At first I was planning to go over to the prison... well, I will call it my friend's house, because she won't like me calling it a prison. It's not really her house either, though, because she doesn't make the rules, can't sell it etc. But in any case, she will get defensive if I call it a prison and she'll say that it's not so bad, and her wardens are just protecting her from such and such etc. And she won't like me to call them wardens. But I don't know what else to call them.

Do we call any male and female who have sex and create a child "parents", no matter what they do for the next 18 or so years? Maybe we could call people like those who created my friend "pardents", or "wardents" -- sort of a cross between wardens and parents.( I think I like wardents the best.)

Anyhow, so I was planning to go there around 11:00. But I was on the computer and trying to clean up my broken links. I was running a link checking program and it was taking a long time to get all the way through it.

It was getting cold outside and I was already feeling the cold inside where I was working. I didn't really want to go out in the cold that late at night. I was also getting sleepy. So what would motivate me or anyone to go outside on a cold night instead of staying inside and having some warm soup, reading and going to bed?

Where does motivation come from? Is there such a thing as "good" or "bad" motivation? Are people motivated by a mysterious force called "evil" as many people believe and teach?

In their 1990 paper Salovey and
Mayer talked about motivation as a part of emotional intelligence. But then in 1997 when they presented their four branch model of EI, they did not mention the term. They seem to have realized that motivation does not depend much, if at all, on someone's level of EI. I initially wrote "on someone's innate level of EI" but the two university professors don't see EI as being primarily innate potential. They see it as being more learned skills.

By the way, I call them "university professors" here because I don't feel comfortable calling them scientists anymore. I don't believe what they are doing now deserves to be called science. It is closer to what I would call science than the Goleman model of EI, but it still isn't good enough to satisfy me for reasons I have listed in other articles, such as the fact that their definition of EI depends on words which themselves are not clearly defined -- words like "ability" and "effective." Also, their definition of EI is too subjective. It depends on conformity to one's group, so what they would call emotionally intelligent in one group might not be emotionally intelligent in another group.

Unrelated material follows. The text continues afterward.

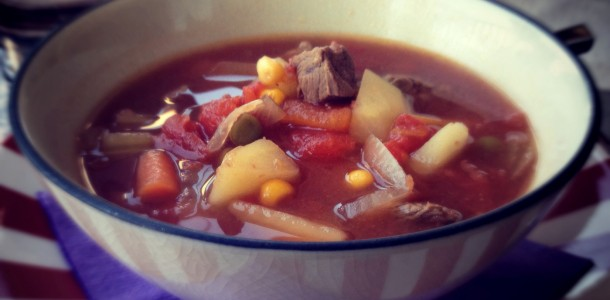 Crockpot Beef and Tomato Vegetable Soup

For example, if the majority of the people in one group say that terrorism is an effective way to express your feelings, does this mean it is emotionally intelligent to agree with them? And what if in another group the majority think that invading countries, bombing and killing people through traditional, commonly accepted warfare is an “effective” way to stop terrorism? Can we say that someone is emotionally intelligent if they agree with the majority in one group, but not in another and then call this science? This seems like saying 2+2 =4 in some parts of the world, but not in others and then calling this math.

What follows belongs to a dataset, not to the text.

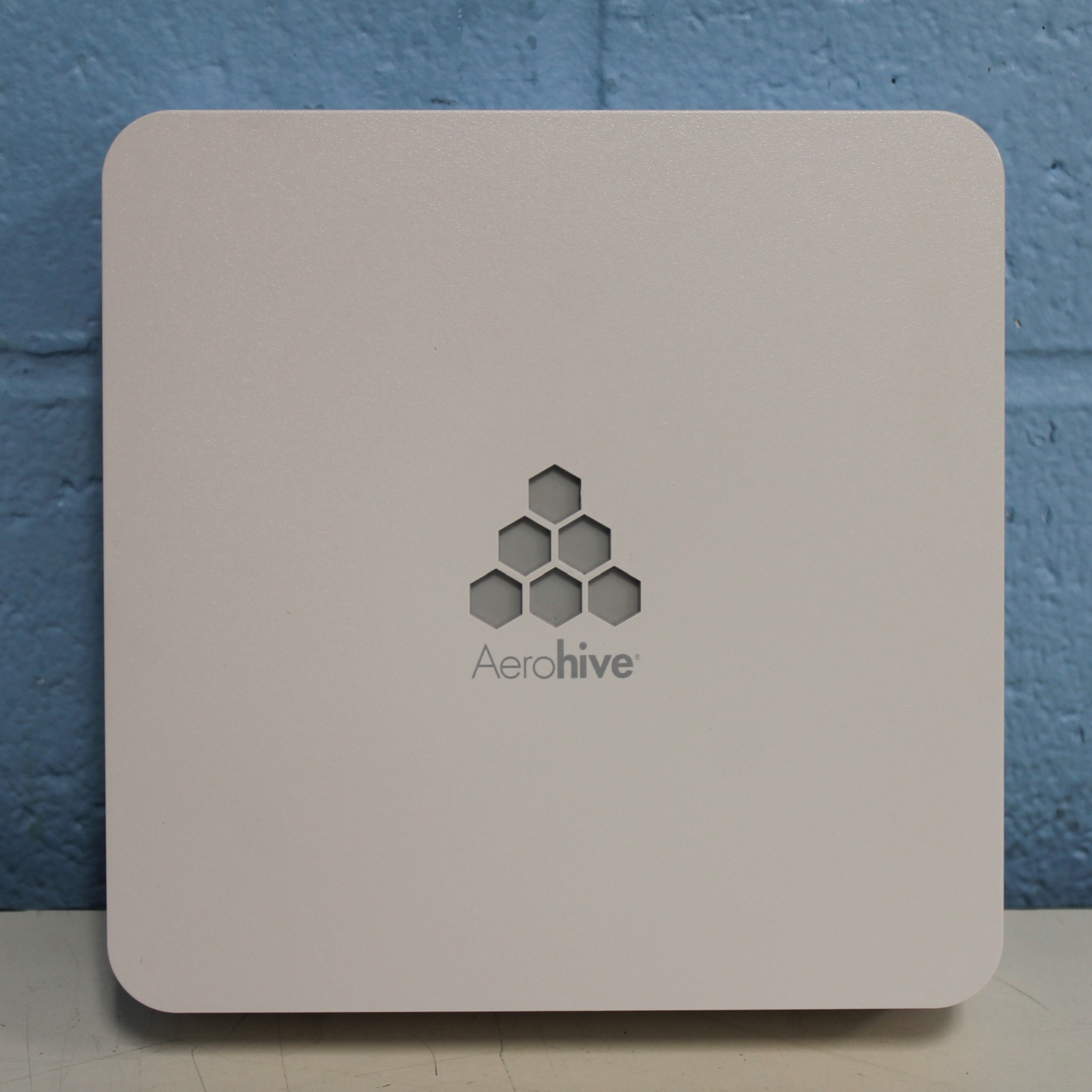 Aerohive HiveAP 120 Access Point Bundle Image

Returning to the topic of motivation I believe that there probably is a connection between EI and motivation. I suspect, for example, that a more emotionally intelligent person is motivated by different things than a less emotionally intelligent person, everything else being equal. It is important to add “everything else being equal” because our motivation depends so much on what we are taught, rewarded by, punished for etc.

If we are raised to believe that making what are commonly called “good grades” is important, even vital, and we are rewarded when we achieve that goal and punished if we don’t, then it is likely most of us will be motivated to try to get those “good” grades.

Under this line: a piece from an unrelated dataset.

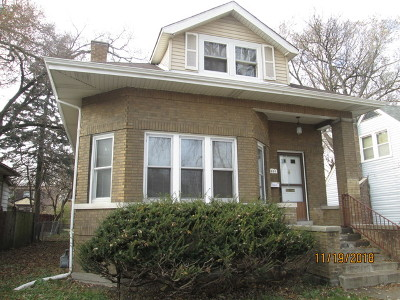 Riverdale IL Single Family Home For Sale: $104,900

Children are approval-seeking by nature. They need the approval and acceptance of the adults around them, especially the people who are feeding them. So they quickly learn to behave in ways that get them some minimal level of approval. What the adults around them approve of though, and reward and punish them for though, depends more on the adults and their needs, values, beliefs, etc. than it does on the child’s needs and what I will call instincts.

Let’s say a child is born who feels bad about the idea of killing people yet they are born into a country at constant war, or in constant preparation for war, such as Israel, and we might say the United States, England and many other countries since so many students are prepared to be soldiers in the future. And if they aren’t prepared specifically to be soldiers they are indoctrinated with the belief that they must be “patriotic” and defend their country etc. So in a way this is preparing them for war or at least to “support the troops” when there is a war.

That child, then, whose natural feelings are opposed to war will learn to not listen to his or her feelings and instead listen to the voices of authority. They may then later be motivated by things which they would not have been motivated by as a child or as an adolescent when they started to question the prevailing cultural norm of war or whatever is commonly accepted in their social group.

More specifically, a young person who might have been motivated instinctively by trying to prevent wars could turn into a 16 or 18 year old who is motivated by passing university entrance exams so they can later get what is allegedly a secure job in an office. They may then earn wages of which a certain percentage are taxed to fund the war effort which they were originally opposed to.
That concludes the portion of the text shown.